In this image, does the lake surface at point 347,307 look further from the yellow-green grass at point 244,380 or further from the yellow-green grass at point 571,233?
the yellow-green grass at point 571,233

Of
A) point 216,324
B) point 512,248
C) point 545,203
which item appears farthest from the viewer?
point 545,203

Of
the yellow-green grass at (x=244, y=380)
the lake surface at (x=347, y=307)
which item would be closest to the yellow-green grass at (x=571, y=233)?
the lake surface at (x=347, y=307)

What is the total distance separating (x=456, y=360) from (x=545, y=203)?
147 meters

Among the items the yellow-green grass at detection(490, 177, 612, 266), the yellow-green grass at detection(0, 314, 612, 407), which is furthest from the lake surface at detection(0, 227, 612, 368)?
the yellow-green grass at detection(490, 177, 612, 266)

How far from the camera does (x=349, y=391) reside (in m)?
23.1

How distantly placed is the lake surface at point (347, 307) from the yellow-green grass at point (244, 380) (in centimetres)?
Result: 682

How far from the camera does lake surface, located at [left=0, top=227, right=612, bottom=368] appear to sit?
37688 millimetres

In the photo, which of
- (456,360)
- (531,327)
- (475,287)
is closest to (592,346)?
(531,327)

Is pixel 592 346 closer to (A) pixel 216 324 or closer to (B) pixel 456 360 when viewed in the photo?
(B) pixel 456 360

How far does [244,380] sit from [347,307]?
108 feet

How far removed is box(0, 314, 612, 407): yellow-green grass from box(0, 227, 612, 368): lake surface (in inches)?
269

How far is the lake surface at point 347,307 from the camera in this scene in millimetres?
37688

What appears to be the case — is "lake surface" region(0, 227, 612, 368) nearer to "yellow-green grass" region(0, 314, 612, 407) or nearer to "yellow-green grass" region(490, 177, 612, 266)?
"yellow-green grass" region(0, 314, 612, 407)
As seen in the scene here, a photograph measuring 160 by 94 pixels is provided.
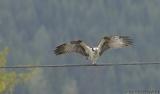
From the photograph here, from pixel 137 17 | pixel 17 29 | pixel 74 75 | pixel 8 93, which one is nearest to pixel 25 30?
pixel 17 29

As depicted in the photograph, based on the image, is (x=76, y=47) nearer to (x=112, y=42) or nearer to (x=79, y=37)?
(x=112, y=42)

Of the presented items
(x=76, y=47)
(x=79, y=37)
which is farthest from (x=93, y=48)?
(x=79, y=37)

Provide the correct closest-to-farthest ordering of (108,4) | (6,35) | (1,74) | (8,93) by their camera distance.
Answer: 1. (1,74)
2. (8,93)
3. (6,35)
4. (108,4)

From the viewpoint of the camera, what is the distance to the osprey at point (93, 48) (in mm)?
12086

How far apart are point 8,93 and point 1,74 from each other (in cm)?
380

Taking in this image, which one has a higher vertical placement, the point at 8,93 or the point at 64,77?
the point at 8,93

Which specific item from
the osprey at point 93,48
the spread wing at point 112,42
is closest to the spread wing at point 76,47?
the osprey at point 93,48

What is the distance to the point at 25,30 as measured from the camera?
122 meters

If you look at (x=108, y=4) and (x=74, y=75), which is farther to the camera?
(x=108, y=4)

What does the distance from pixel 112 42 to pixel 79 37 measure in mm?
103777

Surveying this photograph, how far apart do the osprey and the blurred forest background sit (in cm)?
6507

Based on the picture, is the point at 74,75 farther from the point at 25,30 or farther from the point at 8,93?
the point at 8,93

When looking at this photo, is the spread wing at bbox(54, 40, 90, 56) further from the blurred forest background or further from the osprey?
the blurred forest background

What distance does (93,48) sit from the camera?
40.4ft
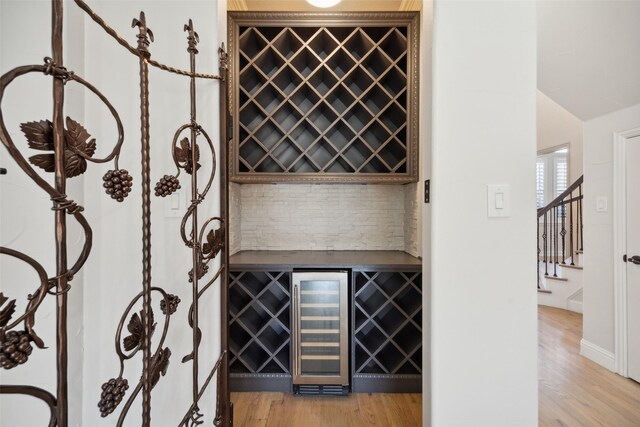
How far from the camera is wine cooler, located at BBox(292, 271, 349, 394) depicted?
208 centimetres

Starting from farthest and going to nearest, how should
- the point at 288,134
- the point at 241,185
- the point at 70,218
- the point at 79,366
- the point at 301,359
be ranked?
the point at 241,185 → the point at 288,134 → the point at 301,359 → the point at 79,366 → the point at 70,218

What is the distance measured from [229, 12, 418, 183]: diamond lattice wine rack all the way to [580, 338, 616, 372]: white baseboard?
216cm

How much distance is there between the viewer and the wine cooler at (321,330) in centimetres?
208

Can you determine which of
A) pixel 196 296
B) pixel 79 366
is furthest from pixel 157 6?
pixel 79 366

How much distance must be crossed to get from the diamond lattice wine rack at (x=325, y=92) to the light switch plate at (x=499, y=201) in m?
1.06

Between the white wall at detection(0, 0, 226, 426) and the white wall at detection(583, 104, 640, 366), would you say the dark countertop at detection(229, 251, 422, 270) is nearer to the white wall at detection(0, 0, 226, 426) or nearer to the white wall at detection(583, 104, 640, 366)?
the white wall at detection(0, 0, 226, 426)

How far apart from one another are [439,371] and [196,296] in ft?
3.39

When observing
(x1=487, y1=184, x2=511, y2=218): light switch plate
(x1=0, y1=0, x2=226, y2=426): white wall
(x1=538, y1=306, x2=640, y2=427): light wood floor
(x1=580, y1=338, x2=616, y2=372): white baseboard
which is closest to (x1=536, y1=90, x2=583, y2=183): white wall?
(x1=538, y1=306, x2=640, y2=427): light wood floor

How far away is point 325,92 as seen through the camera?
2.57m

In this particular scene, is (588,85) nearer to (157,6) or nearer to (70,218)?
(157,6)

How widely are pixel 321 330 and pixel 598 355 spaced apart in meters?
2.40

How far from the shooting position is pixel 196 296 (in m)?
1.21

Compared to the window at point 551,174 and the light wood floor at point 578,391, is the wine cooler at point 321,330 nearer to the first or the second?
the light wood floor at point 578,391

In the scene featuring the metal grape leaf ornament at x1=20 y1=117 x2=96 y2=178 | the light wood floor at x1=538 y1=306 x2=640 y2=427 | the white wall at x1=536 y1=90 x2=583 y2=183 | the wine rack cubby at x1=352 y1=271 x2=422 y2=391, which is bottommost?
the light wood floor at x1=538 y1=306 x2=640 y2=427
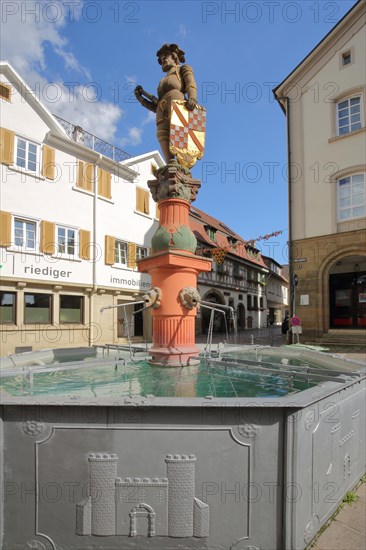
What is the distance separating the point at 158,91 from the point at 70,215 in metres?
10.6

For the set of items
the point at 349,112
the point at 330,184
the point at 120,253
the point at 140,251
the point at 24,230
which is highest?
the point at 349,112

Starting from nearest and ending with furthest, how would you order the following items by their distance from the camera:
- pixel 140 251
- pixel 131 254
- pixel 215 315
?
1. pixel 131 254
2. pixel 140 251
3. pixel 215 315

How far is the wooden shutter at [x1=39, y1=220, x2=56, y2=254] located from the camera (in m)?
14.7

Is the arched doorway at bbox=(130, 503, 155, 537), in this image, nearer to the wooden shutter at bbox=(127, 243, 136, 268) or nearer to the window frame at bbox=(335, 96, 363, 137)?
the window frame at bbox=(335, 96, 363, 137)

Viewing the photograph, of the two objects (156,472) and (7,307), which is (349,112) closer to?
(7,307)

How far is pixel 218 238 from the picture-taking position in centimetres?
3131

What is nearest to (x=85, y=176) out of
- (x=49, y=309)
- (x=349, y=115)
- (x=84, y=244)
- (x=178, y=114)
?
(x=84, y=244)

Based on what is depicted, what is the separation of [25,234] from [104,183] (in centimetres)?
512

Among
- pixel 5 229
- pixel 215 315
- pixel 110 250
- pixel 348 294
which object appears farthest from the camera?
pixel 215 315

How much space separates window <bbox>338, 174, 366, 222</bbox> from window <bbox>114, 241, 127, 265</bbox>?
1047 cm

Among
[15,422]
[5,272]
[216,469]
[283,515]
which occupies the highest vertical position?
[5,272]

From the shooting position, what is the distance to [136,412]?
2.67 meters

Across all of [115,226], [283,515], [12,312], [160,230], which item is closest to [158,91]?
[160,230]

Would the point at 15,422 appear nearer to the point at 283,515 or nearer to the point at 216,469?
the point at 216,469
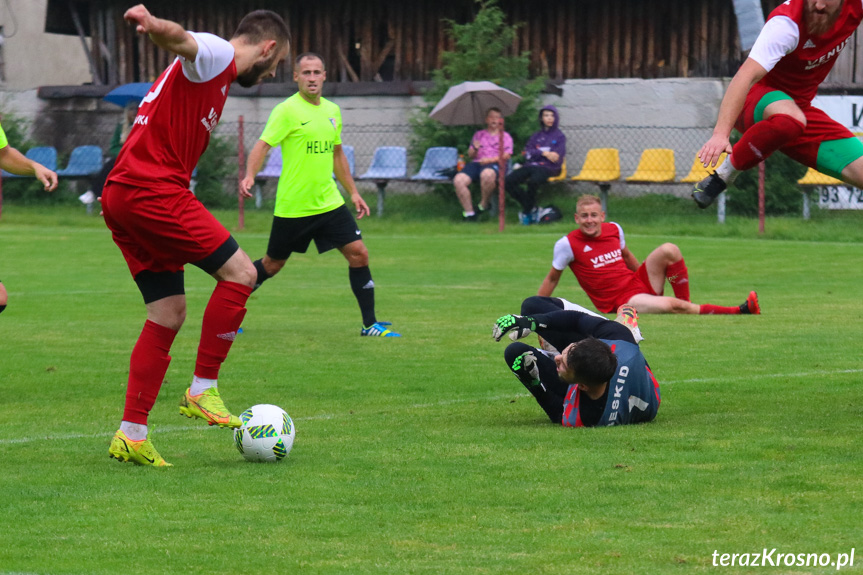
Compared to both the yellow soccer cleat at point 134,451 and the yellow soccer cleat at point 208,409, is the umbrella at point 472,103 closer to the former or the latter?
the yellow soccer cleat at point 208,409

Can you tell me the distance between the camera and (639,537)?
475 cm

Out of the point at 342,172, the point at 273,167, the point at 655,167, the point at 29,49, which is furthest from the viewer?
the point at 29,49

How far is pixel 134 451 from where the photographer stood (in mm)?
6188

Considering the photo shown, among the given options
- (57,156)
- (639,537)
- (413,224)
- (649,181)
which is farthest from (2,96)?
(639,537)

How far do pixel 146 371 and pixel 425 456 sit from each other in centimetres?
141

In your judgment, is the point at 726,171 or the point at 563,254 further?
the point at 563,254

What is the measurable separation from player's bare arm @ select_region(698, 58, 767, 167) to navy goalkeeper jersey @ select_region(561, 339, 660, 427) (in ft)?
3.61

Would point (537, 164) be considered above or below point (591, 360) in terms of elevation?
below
+===+
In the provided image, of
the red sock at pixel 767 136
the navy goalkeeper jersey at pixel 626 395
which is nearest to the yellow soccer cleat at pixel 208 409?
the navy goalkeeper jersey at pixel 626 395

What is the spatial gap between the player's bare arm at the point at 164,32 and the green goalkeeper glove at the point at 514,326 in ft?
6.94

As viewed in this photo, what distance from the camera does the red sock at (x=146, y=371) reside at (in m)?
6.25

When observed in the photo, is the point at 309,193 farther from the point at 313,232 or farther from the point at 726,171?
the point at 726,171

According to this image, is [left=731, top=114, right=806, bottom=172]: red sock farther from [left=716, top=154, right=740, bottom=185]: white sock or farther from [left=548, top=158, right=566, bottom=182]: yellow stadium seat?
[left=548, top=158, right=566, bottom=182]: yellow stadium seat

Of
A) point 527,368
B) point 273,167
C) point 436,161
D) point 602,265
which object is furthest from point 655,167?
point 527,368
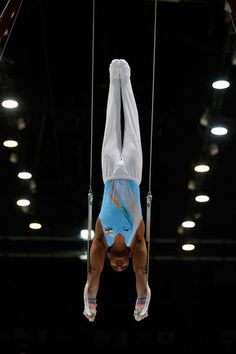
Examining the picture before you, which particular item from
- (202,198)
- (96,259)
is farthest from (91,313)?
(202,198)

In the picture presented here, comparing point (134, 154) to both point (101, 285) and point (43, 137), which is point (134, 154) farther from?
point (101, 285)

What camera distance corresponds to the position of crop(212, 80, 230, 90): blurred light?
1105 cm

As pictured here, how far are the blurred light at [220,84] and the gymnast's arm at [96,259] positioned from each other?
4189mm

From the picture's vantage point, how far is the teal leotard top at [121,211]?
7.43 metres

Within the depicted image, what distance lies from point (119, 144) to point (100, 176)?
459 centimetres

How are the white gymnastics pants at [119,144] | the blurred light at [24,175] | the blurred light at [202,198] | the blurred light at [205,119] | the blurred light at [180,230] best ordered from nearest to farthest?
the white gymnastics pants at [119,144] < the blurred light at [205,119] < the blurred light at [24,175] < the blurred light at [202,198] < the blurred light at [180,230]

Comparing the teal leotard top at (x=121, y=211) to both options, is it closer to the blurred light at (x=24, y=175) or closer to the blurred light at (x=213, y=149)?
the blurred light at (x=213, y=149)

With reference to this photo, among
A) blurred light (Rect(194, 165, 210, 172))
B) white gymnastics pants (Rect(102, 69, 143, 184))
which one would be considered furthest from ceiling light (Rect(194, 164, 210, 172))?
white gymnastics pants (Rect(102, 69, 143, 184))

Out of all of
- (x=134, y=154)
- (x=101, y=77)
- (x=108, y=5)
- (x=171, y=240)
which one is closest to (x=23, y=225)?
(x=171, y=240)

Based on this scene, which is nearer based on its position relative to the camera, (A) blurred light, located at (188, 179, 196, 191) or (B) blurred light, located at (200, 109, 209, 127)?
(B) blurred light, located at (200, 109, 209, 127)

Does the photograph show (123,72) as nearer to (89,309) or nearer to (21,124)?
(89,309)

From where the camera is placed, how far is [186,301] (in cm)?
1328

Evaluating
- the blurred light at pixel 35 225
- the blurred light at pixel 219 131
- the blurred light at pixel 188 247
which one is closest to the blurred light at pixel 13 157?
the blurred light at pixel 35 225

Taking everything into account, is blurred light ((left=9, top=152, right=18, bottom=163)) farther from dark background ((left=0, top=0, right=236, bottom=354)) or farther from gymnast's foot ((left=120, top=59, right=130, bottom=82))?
+===+
EXERCISE DIRECTIONS:
Identify each line in the rows above that contains the word "shutter", and copy every such line in full.

RESPONSE TO THE TASK:
How far is the wooden shutter at [x1=39, y1=220, x2=56, y2=254] located from the camera (in m)?
Is the arched doorway at bbox=(130, 503, 155, 537), in this image, nearer to the wooden shutter at bbox=(127, 243, 136, 268) or nearer to the window frame at bbox=(335, 96, 363, 137)?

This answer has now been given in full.